One solution I now have (thanks to @plannapus)is to use regular expressions I actually ended up creating this function as I was still getting some cases where the lubridate approach was turning 12 into 0012
asDateRegex <- function(dates,
#selects strings from the vector dates using regexes and converts these to Dates
regexes = c('[0-9]{2}/[0-9]{2}/[0-9]{4}', #dd/mm/yyyy
'[0-9]{2}/[0-9]{2}/[0-9]{2}$', #dd/mm/yy
'[0-9]{2}-[[:alpha:]]{3}-[0-9]{4}'), #dd-mon-yyyy
orders = 'dmy',
...){
require(lubridate)
new_dates <- as.Date(rep(NA, length(dates)))
for(reg in regexes){
new_dates[grep(reg, dates)] <- as.Date(parse_date_time(dates[grep(reg, dates)], order = orders))
}
new_dates
}
asDateRegex (dates)
[1] "2012-10-20" "2013-07-23" "2012-11-23" "2012-10-22" "2012-11-23"
But this is not very elegant. Any better solutions?
Solution 1:
You can use parse_date_time
from lubridate
:
some.dates <- c("23/11/12", "20/10/2012", "22/10/2012" ,"23/11/12")
parse_date_time(some.dates,c('dmy'))
[1] "2012-11-23 UTC" "2012-10-20 UTC" "2012-10-22 UTC" "2012-11-23 UTC"
But , Note that the order of format is important :
some.dates <- c("20/10/2012","23/11/12", "22/10/2012" ,"23/11/12")
parse_date_time(some.dates,c('dmY','dmy'))
[1] "2012-10-20 UTC" "2012-11-23 UTC" "2012-10-22 UTC" "2012-11-23 UTC"
EDIT
Internally parse_date_time
is using guess_formats
(which I guess uses some regular expressions):
guess_formats(some.dates,c('dmy'))
dmy dmy dmy dmy
"%d/%m/%Y" "%d/%m/%y" "%d/%m/%Y" "%d/%m/%y"
As mentioned in the comment you can use parse_date_time
like this:
as.Date(dates, format = guess_formats(dates,c('dmy')))
Solution 2:
You can choose the format based upon input length of date.

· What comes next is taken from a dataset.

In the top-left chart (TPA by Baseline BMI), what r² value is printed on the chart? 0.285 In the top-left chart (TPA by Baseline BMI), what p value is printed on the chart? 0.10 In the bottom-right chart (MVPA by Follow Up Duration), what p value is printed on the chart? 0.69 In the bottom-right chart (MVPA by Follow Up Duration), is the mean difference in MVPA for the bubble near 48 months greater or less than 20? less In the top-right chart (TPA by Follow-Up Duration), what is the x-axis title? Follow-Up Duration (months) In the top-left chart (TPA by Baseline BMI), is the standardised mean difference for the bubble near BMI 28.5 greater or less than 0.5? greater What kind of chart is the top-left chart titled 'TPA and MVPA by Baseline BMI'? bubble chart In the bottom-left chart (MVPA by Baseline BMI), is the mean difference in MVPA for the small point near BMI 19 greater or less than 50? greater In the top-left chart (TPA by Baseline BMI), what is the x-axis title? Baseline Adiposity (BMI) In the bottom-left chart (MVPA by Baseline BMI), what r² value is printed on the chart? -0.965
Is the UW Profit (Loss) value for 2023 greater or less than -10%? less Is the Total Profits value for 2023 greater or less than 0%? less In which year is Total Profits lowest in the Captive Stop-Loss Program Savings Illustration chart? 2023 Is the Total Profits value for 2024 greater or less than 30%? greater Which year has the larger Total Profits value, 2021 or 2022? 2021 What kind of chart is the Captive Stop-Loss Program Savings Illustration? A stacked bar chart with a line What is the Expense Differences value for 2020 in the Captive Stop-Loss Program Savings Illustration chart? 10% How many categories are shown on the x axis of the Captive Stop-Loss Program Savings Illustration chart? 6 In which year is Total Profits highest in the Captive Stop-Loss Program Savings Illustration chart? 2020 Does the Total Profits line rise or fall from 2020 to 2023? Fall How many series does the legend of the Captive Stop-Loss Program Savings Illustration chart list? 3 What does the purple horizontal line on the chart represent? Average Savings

y <- ifelse(nchar(dates) == 8, "y", "Y")
as.Date(dates, format = paste0("%d/%m/%", y))
Solution 3:
You can use strsplit
and nchar
to get a subvector of dates where the year is two characters long:
> dates[sapply(strsplit(dates,"/"),function(x)nchar(x)[3]==2)]
[1] "23/11/12" "23/11/12"
Solution 4:
Following your original attempt at regex
based solutions, you may try gsub
using this regexp
, then converting to any date-time format you wish...
# Replace 4 digit years with two digit years
short <- gsub( "([0-9]{2})([0-9]{2})$" , "\\2" , dates )
#[1] "23/11/12" "20/10/12" "22/10/12" "23/11/12"
as.Date( short , format = "%d/%m/%y" )
#[1] "2012-11-23" "2012-10-20" "2012-10-22" "2012-11-23"
Solution 5:
If you really wanted to do it in regexp you should have used $
to signify that there was nothing (i.e. end of string) after the last two-digits numbers:
dates[grep('[0-9]{2}/[0-9]{2}/[0-9]{2}$', dates)]
[1] "23/11/12" "23/11/12"
Otherwise, in addition to the other answers you can have a look here and here for other ways of handling multiple date formats.